For Ken and Rob
There is a bit of a debate going on here
over the Iraq war, utilitarianism and morality in the OZ blog world. Here is my irreverent contribution.
This morning, whilst driving through the city, after dropping the dogs off at the poodle parlour, I noticed an old placard, lying up again the fence of a private girls school. It said 'Enlightenment Rules, Eject Saddam'. Or at least that is what I thought it said. It only caught my eye and the traffic was heavy. Everyone was eagerly rushing to work to take on the challenges and tackle the opportunities that would present themselves.
Morning certainly brings a sloughing off of our dreams.
I recalled what I had learned in the liberal university about the Enlightenment--well, picked up the code because it was never really taught. It was the big duality: enlightenment versus irrationalism. Enlightenment was identified with progress; irrationalism with Romanticism; progress with Anglo-America; reaction with Germany. The former was good and the latter was bad.

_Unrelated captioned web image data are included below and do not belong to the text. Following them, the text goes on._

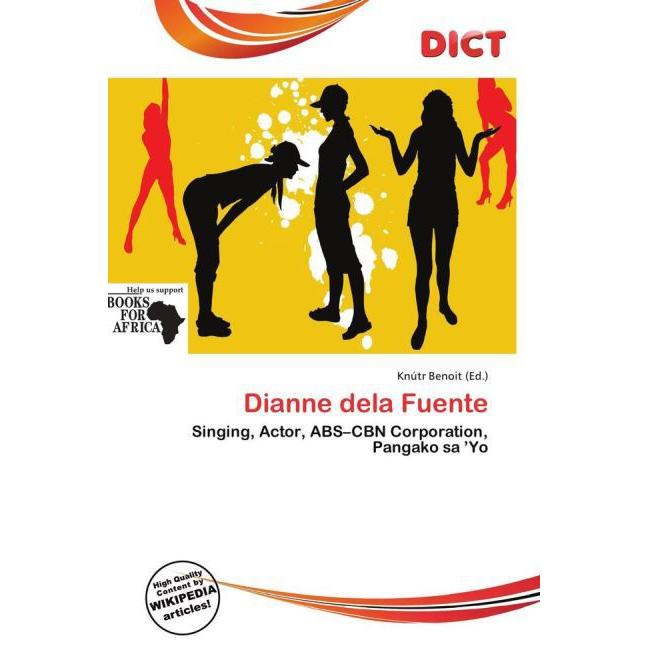 Thumbnail - Dianne dela Fuente, Fachbücher von Knútr Benoit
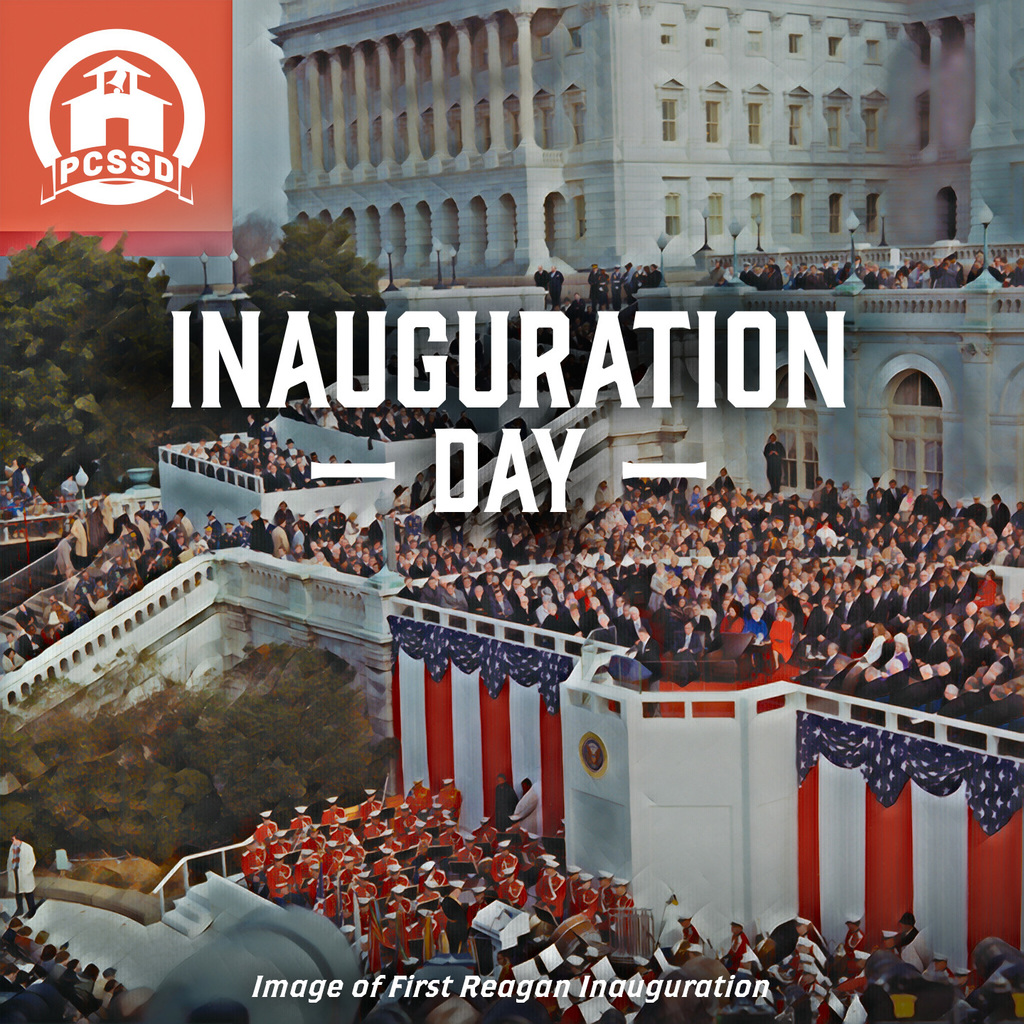 inauguration day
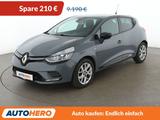 Renault Clio 0.9 Energy Limited*NAVI*TEMPO*PDC*SHZ* - Renault Clio Gebrauchtwagen in Hannover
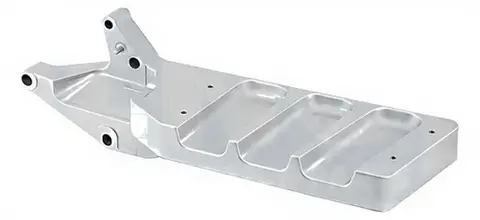 Pisante Estribo Cabine Dir para Volvo Fmx
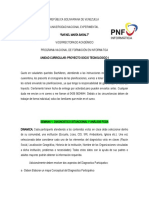Proyecto PNF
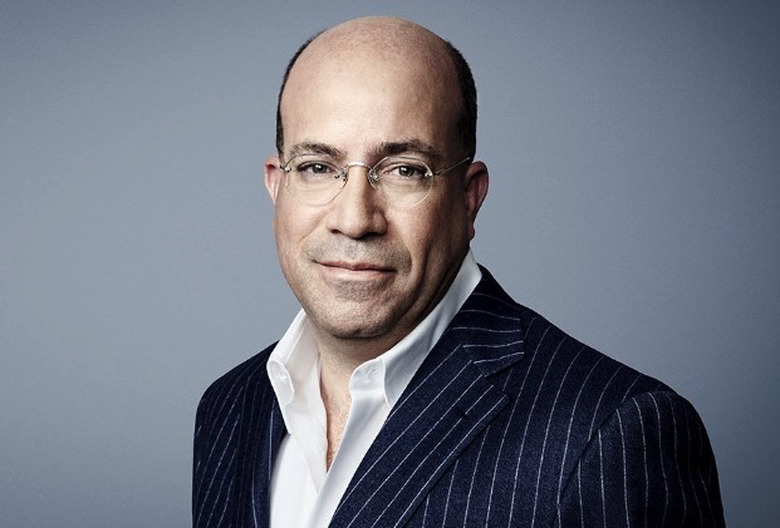 CNN Jeff Zucker Resigns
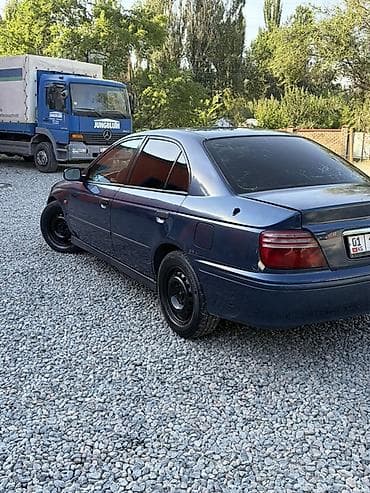 Honda Accord: 1998 г., 2 л, Кол менен иштөөчү, Бензин, Седан — 5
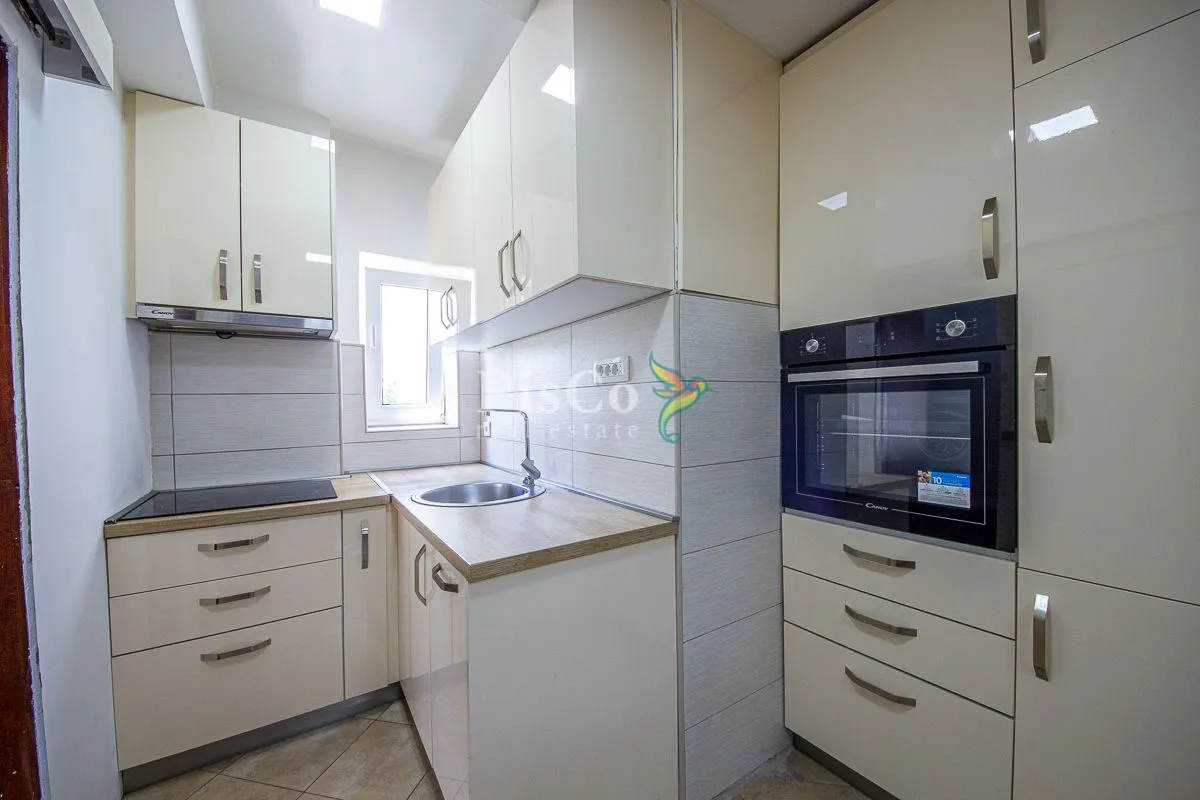 Rent, one bedroom apartment, 59m², Centar, Podgorica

Recognize the cultural code in the present; the way it maps the war with Iraq? America (+ Britain & Australia) as the bearers of enlightenment, progress and goodness versus Germany as the bearers of irrationalism, reaction and evil.
And the French? Well that were once the good guys cos they believed in rationality and science. But they were 'sus ' cos they were rationalists not empiricists, according to the official history of philosophy as it was written by the English analytic philosophers. Being 'sus' became wobbly, then the fall with existentialism and the embrace of absurdity. So they had effectively decamped. Sided with the Germans.
What was never recognized by the defenders of civilization in the liberal university was that their much vaunted reason had, with the automation of the Enlightenment, been transformed into a purely instrumental reason that was based on subjective morality. They were proud utilitarians and so were blind to the deep connection of an unleashed subjective instrumental rationality of desire and the tendency to totalitarianism.
Aaah, but the romantics did, even though were supposed to have retreated to the Middle Ages. They recognized the fairy tales and myths about an enlightening reason; they saw the cult of the given; they put the finger on the gathering barbarism of a liberal culture; they saw the destructive violence of reason and its indifference to the road kill from progress.
I know that my two bobs worth won't help the debate between Rob and Ken, but I thought that they needed a little nudge about the nihilism inherent in their beloved utilitarianism.